Seja como for, o evicto também não está obrigado a reclamar a evicção antes do trânsito em julgado da sentença, pois a prescrição não corre enquanto isso não ocorrer, nos termos do art. 199, III do Código Civil:

Art. 199. Não corre igualmente a prescrição:
I - pendendo condição suspensiva;
II - não estando vencido o prazo;
III - pendendo ação de evicção.

Trata-se de uma causa impeditiva do prazo prescricional, pois somente após o trânsito em julgado da sentença a ser proferida na ação em qeu se discute a evicção, com a decisão sobre a destinação do bem evicto, é que o prazo prescricional volta a correr. (TARTUCE, 2013, p. 213)

3.       Direito Anterior de Terceiro        

Pelo exposto, na falta da cláusula de exclusão de garantia, a responsabilidade do alienante será plena e abarca as seguintes parcelas, nos termos do art. 450:

è  O valor do preço pago, a ser calculado no dia em que ocorreu a evicção;
è  Os frutos que eventualmente o adquirente for obrigado a restituir ao terceiro;
è  Indenização pelos danos emergentes e lucros cessantes
è  Custas judiciais e honorários de advogado

Art. 450. Salvo estipulação em contrário, tem direito o evicto, além da restituição integral do preço ou das quantias que pagou:

I - à indenização dos frutos que tiver sido obrigado a restituir;
II - à indenização pelas despesas dos contratos e pelos prejuízos que diretamente resultarem da evicção;
III - às custas judiciais e aos honorários do advogado por ele constituído.

*Dados exibidos*:
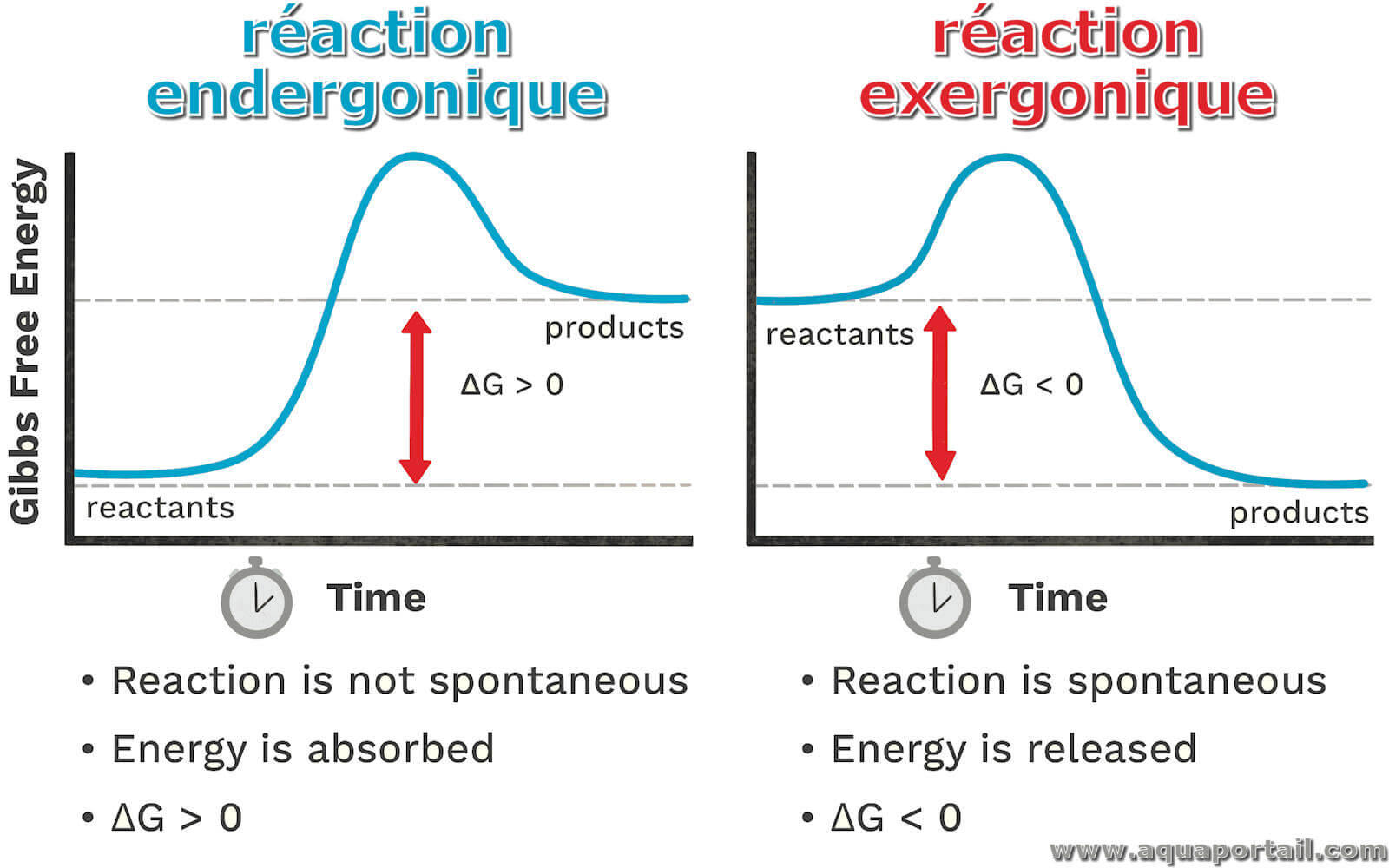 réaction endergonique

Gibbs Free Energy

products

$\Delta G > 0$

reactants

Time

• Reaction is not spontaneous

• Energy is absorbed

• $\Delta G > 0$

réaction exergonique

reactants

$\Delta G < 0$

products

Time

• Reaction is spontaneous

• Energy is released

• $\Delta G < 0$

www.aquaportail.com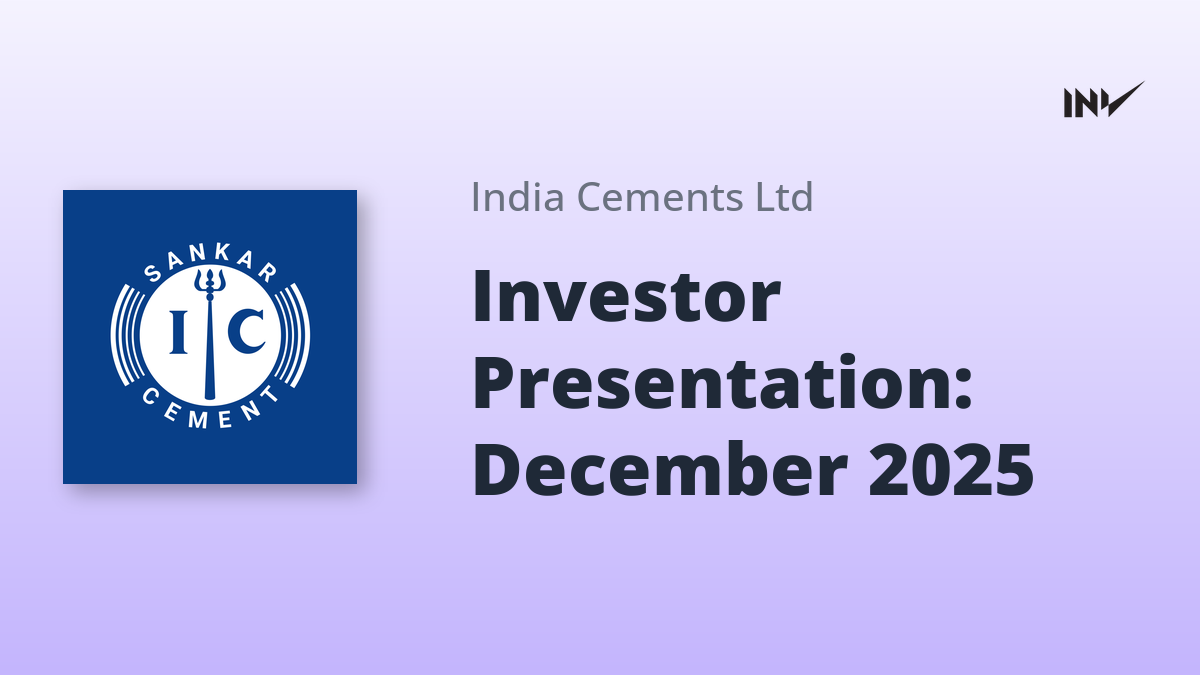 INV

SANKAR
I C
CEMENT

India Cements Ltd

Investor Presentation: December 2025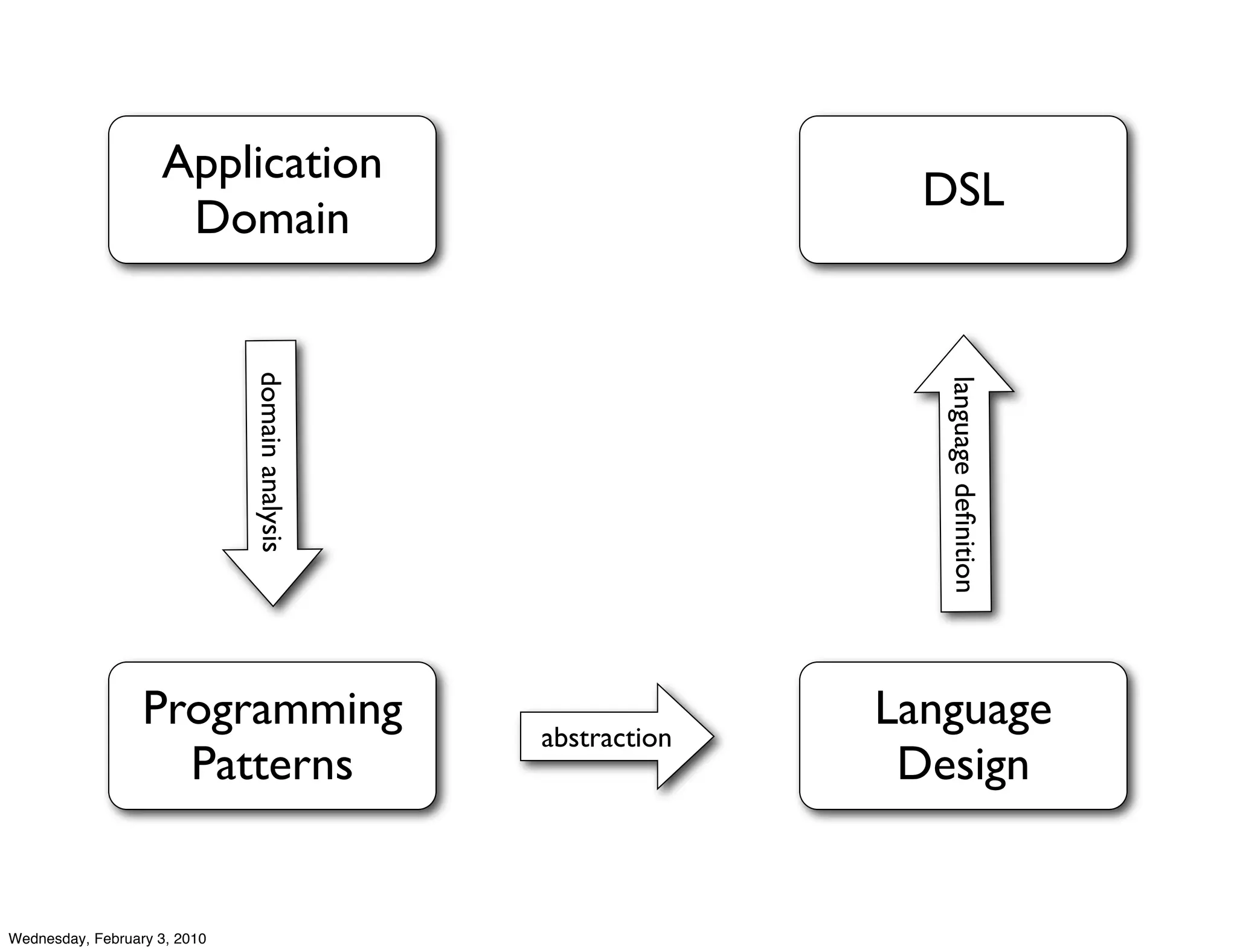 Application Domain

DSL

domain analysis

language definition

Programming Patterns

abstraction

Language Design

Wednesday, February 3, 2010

*Requisitos do exercício*:
Informe, com base no texto sobre evicção, em que dia deve ser calculado o valor do preço pago.

*Solução do problema*:
No dia em que ocorreu a evicção.